As the attack progressed, it became apparent that the Germans planned to bypass the troops on the Schnee Eifel; cut them off, and converge upon St Vith. The American higher headquarters intended to counter by moving the 7-AD (Hasbrouck) into the area to assist in the restoration of the lines. Gen Allan Jones, CG 106-ID, moved CCB (9-AD) south to assist the 424-IR, the regiment on the southern flank of the 106-ID, a regiment just between two main German axes of penetration.
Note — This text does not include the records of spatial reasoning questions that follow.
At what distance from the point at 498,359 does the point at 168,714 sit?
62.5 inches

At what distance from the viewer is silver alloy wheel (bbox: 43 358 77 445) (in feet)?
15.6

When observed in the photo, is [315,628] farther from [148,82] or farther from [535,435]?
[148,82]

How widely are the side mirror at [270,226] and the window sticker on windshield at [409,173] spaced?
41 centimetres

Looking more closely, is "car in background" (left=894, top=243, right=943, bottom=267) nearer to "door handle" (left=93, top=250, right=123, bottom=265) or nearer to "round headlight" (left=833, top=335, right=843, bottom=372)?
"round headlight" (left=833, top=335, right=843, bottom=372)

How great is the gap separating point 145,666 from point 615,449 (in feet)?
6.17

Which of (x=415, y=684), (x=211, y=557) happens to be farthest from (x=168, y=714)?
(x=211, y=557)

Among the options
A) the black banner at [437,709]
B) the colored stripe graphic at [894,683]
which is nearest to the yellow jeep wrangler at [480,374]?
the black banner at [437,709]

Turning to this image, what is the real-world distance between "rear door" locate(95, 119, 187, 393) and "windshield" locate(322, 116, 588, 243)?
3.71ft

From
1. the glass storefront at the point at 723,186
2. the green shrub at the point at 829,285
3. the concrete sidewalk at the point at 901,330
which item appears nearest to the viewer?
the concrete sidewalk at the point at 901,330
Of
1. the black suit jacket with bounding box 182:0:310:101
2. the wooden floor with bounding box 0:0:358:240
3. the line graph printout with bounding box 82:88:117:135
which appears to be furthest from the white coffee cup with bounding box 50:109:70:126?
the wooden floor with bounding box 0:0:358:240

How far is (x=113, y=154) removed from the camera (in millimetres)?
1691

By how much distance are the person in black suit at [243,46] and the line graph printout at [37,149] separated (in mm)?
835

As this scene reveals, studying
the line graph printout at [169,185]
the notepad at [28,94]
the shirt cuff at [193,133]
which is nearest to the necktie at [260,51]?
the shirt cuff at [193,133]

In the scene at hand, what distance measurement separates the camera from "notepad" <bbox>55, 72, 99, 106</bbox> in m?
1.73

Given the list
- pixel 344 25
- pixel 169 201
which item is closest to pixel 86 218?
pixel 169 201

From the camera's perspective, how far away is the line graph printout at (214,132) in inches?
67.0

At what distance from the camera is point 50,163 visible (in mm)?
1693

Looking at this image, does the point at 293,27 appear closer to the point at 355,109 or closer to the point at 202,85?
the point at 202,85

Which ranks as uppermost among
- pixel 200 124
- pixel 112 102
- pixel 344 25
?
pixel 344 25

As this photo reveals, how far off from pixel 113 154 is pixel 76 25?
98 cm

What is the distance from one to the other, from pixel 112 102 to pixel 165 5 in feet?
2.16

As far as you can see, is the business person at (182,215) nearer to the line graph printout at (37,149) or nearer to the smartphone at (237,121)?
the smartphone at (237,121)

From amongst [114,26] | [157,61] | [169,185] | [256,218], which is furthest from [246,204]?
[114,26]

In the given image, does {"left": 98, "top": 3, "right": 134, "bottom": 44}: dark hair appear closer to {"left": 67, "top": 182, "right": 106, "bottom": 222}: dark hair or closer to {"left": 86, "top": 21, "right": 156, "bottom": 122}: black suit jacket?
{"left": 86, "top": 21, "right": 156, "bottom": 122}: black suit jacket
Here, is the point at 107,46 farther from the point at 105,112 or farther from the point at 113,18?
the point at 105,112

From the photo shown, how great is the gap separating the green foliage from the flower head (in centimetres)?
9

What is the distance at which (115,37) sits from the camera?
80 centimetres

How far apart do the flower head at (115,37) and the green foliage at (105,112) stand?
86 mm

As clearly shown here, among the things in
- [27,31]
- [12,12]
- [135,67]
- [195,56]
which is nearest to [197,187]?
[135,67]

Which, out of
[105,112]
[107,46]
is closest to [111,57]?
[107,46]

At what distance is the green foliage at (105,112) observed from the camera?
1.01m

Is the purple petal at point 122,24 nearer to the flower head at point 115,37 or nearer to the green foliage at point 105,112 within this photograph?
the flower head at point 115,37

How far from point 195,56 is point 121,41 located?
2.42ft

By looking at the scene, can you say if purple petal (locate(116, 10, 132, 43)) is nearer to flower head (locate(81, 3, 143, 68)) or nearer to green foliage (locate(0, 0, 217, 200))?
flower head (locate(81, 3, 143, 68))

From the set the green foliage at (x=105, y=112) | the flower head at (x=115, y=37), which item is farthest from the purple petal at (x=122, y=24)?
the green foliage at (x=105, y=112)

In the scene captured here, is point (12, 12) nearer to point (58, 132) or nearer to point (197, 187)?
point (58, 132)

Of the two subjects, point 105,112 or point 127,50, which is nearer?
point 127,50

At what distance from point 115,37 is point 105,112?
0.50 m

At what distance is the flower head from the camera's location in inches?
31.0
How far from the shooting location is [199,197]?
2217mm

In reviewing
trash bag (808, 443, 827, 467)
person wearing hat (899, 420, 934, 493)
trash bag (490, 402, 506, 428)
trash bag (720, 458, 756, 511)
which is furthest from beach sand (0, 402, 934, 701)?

On Dec 16, 1944, Gen Hasbrouck’s 7-AD with its attached troops, located east and northeast of Heerlen in Holland as XIII Corps’ reserve. In 1730, it was alerted for early movement to VIII Corps in the vicinity of Bastogne. The action taken is described by Gen Bruce C. Clarke, (CO CCB 7-AD), who was to play a leading role in the defense of St Vith.
In 2000, I received a telephone call from Gen Hasbrouck saying that the division had received orders to march immediately south to Bastogne and report there to the CG VIII Corps. What we were to do when we got to Bastogne was unknown. He told me that the division would march as soon as road clearances could be obtained. Gen Hasbrouck directed that I proceed immediately to Bastogne, and report to CG VIII Corps, to get information on the situation. He said that my combat command would lead the division on its march of some 60 to 70 miles south. At 0400, Dec 17, Maj Owen E. Woodruff, my S-3, and I, with two drivers, were in Bastogne where we reported to Gen Troy H. Middleton that the 7-AD was marching south. I was told of the general situation and was told to go to St Vith at daylight and give the 106-ID help. At 1030, I was in St Vith where I learned a detailed situation. The Germans had attacked at daylight the day before. Two regiments (422-IR and 423-IR) of the Golden Lions Division were surrounded 7 or 8 miles to the east of St Vith. The other regiment (424-IR) had been hard hit. The situation to the north and south was hazy. Vehicles were streaming to the rear. Rumors of Tiger tanks were prevalent. Contact with elements of the division was sporadic. There was an air of impending disaster.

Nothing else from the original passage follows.